DATASET RECORDS START

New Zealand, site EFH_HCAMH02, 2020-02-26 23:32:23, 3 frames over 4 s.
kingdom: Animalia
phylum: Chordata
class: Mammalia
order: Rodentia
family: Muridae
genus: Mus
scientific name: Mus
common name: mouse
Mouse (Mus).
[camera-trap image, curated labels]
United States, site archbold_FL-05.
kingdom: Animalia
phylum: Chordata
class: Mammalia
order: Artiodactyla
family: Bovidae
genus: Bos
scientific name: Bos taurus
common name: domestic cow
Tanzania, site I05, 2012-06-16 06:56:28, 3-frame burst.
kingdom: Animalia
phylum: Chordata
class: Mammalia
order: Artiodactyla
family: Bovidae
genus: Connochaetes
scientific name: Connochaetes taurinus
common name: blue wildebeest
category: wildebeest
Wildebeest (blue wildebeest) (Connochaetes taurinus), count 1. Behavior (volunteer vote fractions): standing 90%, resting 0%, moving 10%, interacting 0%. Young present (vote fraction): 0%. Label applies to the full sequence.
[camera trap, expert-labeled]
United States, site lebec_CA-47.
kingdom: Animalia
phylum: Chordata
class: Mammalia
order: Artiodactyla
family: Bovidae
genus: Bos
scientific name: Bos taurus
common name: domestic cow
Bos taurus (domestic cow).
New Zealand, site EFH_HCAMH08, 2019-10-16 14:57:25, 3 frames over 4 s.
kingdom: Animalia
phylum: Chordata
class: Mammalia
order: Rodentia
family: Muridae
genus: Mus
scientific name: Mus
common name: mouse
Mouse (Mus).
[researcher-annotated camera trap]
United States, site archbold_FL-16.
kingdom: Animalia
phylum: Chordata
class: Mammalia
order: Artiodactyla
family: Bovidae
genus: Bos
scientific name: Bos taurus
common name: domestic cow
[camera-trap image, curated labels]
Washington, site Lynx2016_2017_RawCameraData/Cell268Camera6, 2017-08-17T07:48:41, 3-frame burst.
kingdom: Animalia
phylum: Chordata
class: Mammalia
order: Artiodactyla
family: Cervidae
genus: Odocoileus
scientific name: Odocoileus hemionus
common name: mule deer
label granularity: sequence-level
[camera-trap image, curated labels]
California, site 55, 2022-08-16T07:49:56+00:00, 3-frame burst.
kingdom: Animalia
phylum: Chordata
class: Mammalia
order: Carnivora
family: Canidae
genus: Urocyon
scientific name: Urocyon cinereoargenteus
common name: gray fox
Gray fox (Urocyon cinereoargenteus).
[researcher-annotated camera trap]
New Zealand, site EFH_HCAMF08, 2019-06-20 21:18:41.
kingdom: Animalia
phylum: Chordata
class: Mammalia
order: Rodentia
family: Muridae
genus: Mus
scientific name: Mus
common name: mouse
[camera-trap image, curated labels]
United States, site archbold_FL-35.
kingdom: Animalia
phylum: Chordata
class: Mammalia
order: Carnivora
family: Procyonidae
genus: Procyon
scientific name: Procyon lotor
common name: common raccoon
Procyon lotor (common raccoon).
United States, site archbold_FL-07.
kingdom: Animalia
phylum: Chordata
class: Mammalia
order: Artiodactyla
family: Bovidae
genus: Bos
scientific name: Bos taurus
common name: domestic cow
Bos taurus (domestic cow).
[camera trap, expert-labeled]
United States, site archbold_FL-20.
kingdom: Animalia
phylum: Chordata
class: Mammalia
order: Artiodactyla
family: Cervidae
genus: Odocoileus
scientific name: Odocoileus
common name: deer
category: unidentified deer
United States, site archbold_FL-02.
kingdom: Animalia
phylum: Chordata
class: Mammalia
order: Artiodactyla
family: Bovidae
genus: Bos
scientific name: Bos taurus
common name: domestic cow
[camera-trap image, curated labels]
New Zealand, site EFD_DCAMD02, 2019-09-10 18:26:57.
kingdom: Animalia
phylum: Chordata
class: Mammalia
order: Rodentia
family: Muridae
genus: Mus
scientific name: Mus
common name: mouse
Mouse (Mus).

DATASET RECORDS END

-- TASK OBJECTIVE --
Once more, write out the records exactly as they are.

-- THE ANSWER --
New Zealand, site EFH_HCAMH02, 2020-02-26 23:32:23, 3 frames over 4 s.
kingdom: Animalia
phylum: Chordata
class: Mammalia
order: Rodentia
family: Muridae
genus: Mus
scientific name: Mus
common name: mouse
Mouse (Mus).
[camera-trap image, curated labels]
United States, site archbold_FL-05.
kingdom: Animalia
phylum: Chordata
class: Mammalia
order: Artiodactyla
family: Bovidae
genus: Bos
scientific name: Bos taurus
common name: domestic cow
Tanzania, site I05, 2012-06-16 06:56:28, 3-frame burst.
kingdom: Animalia
phylum: Chordata
class: Mammalia
order: Artiodactyla
family: Bovidae
genus: Connochaetes
scientific name: Connochaetes taurinus
common name: blue wildebeest
category: wildebeest
Wildebeest (blue wildebeest) (Connochaetes taurinus), count 1. Behavior (volunteer vote fractions): standing 90%, resting 0%, moving 10%, interacting 0%. Young present (vote fraction): 0%. Label applies to the full sequence.
[camera trap, expert-labeled]
United States, site lebec_CA-47.
kingdom: Animalia
phylum: Chordata
class: Mammalia
order: Artiodactyla
family: Bovidae
genus: Bos
scientific name: Bos taurus
common name: domestic cow
Bos taurus (domestic cow).
New Zealand, site EFH_HCAMH08, 2019-10-16 14:57:25, 3 frames over 4 s.
kingdom: Animalia
phylum: Chordata
class: Mammalia
order: Rodentia
family: Muridae
genus: Mus
scientific name: Mus
common name: mouse
Mouse (Mus).
[researcher-annotated camera trap]
United States, site archbold_FL-16.
kingdom: Animalia
phylum: Chordata
class: Mammalia
order: Artiodactyla
family: Bovidae
genus: Bos
scientific name: Bos taurus
common name: domestic cow
[camera-trap image, curated labels]
Washington, site Lynx2016_2017_RawCameraData/Cell268Camera6, 2017-08-17T07:48:41, 3-frame burst.
kingdom: Animalia
phylum: Chordata
class: Mammalia
order: Artiodactyla
family: Cervidae
genus: Odocoileus
scientific name: Odocoileus hemionus
common name: mule deer
label granularity: sequence-level
[camera-trap image, curated labels]
California, site 55, 2022-08-16T07:49:56+00:00, 3-frame burst.
kingdom: Animalia
phylum: Chordata
class: Mammalia
order: Carnivora
family: Canidae
genus: Urocyon
scientific name: Urocyon cinereoargenteus
common name: gray fox
Gray fox (Urocyon cinereoargenteus).
[researcher-annotated camera trap]
New Zealand, site EFH_HCAMF08, 2019-06-20 21:18:41.
kingdom: Animalia
phylum: Chordata
class: Mammalia
order: Rodentia
family: Muridae
genus: Mus
scientific name: Mus
common name: mouse
[camera-trap image, curated labels]
United States, site archbold_FL-35.
kingdom: Animalia
phylum: Chordata
class: Mammalia
order: Carnivora
family: Procyonidae
genus: Procyon
scientific name: Procyon lotor
common name: common raccoon
Procyon lotor (common raccoon).
United States, site archbold_FL-07.
kingdom: Animalia
phylum: Chordata
class: Mammalia
order: Artiodactyla
family: Bovidae
genus: Bos
scientific name: Bos taurus
common name: domestic cow
Bos taurus (domestic cow).
[camera trap, expert-labeled]
United States, site archbold_FL-20.
kingdom: Animalia
phylum: Chordata
class: Mammalia
order: Artiodactyla
family: Cervidae
genus: Odocoileus
scientific name: Odocoileus
common name: deer
category: unidentified deer
United States, site archbold_FL-02.
kingdom: Animalia
phylum: Chordata
class: Mammalia
order: Artiodactyla
family: Bovidae
genus: Bos
scientific name: Bos taurus
common name: domestic cow
[camera-trap image, curated labels]
New Zealand, site EFD_DCAMD02, 2019-09-10 18:26:57.
kingdom: Animalia
phylum: Chordata
class: Mammalia
order: Rodentia
family: Muridae
genus: Mus
scientific name: Mus
common name: mouse
Mouse (Mus).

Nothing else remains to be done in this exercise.